次のような目安で進めると、スムーズに切り替えできるでしょう。
- 満了3週間前:他社にコンタクトを取り、現状・不満点・ 満了日を伝える。
- 満了2週間前:他社の提案を比較検討し、切り替え先を決定。現契約会社に「更新しない」旨を伝える。
→この際、レインズやポータルサイトの掲載を「いつまでに取り下げる」かも明確にしておきましょう。 - 満了翌日:新しい会社と媒介契約を結び、即日売却活動を再開。

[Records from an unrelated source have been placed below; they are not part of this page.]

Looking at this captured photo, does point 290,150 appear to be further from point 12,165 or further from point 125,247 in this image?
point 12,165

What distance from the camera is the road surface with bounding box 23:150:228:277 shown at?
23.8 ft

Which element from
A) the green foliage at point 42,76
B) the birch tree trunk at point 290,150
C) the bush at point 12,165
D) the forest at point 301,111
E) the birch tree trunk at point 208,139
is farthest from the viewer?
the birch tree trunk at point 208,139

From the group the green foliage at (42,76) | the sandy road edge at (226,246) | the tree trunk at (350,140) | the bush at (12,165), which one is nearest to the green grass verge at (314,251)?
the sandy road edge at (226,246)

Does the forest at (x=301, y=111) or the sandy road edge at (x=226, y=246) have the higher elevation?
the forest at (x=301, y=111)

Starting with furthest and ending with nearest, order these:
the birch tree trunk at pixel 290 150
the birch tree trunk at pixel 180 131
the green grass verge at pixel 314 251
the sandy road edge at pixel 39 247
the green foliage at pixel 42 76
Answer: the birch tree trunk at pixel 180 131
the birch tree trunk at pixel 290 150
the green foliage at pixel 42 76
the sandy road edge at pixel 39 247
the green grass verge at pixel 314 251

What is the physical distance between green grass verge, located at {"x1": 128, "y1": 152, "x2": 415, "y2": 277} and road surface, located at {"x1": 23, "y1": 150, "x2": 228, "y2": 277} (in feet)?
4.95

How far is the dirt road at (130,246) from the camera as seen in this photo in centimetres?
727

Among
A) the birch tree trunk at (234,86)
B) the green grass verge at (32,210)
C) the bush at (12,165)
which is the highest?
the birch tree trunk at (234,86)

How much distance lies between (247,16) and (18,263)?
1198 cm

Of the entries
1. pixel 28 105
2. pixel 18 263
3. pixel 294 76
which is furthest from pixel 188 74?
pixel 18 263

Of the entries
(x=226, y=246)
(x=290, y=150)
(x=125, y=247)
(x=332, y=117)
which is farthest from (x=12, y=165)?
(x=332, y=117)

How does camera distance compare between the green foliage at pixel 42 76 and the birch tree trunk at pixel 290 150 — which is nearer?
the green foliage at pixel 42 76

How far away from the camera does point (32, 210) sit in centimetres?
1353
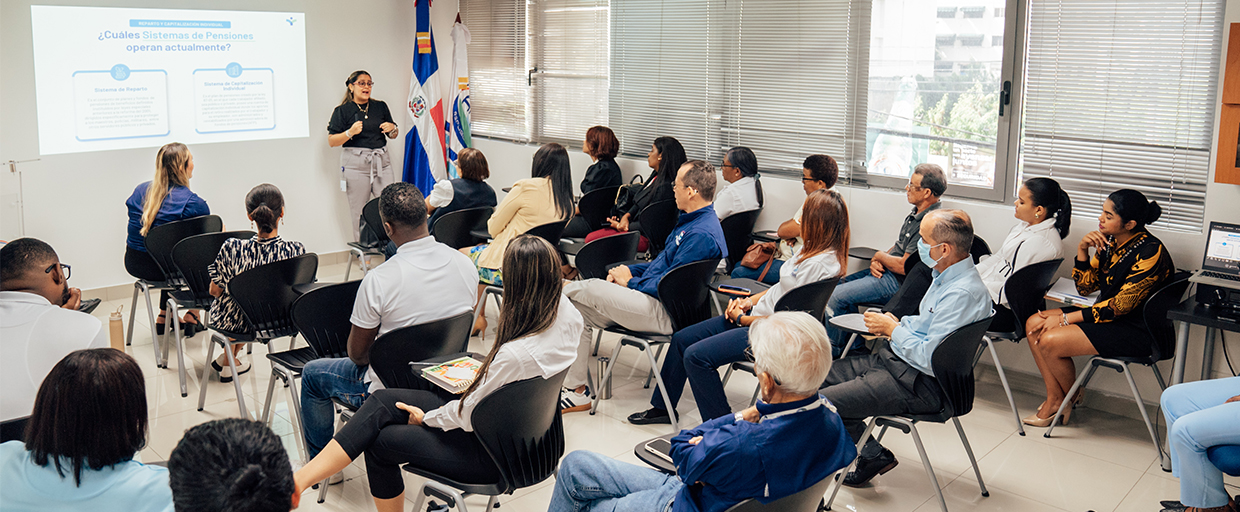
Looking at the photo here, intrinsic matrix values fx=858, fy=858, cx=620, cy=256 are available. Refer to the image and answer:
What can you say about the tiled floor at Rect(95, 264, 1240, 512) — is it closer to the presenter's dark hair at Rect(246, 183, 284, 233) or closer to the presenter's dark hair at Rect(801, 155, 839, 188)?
the presenter's dark hair at Rect(246, 183, 284, 233)

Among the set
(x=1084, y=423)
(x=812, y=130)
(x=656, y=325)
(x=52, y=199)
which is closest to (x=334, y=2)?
(x=52, y=199)

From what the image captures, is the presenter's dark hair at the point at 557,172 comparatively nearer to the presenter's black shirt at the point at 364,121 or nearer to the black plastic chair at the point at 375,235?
the black plastic chair at the point at 375,235

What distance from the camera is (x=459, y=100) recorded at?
26.8ft

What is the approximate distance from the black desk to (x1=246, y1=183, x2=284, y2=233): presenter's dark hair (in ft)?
13.1

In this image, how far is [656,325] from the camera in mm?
4137

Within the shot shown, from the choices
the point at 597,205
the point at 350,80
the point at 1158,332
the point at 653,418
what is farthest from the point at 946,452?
the point at 350,80

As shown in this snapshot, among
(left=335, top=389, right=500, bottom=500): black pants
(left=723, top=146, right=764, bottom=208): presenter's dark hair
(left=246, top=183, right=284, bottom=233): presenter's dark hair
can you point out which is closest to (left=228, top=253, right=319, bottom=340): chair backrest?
(left=246, top=183, right=284, bottom=233): presenter's dark hair

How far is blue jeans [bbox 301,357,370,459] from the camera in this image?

このスケジュールで動ければ、販売の空白期間を最小化できます。
また、口頭でも契約解除は成立しますが、後のトラブル防止のため書面での通知が確実です(できれば内容証明、少なくとも簡易書留ぐらいは付けておくべき)。
まとめ
媒介契約中でも、他社への査定依頼や相談は可能です。
実際に販売を切り替えるかどうかは、契約形態と期間に応じた手続きが必要になりますが、情報を集めずに不安を抱えたまま契約を続けるより、まず他社の意見・査定を取って自分の状況を客観視することが納得のいく売却への第一歩です。
一度担当者と顔を合わせた関係は、情が湧いて切り替え判断が鈍りがちなもの。ただ、売主にとって不動産は人生でも指折りの大きな資産です。
情ではなく情報で判断するために、他の会社の意見を聞いてみることも視野に入れてみましょう。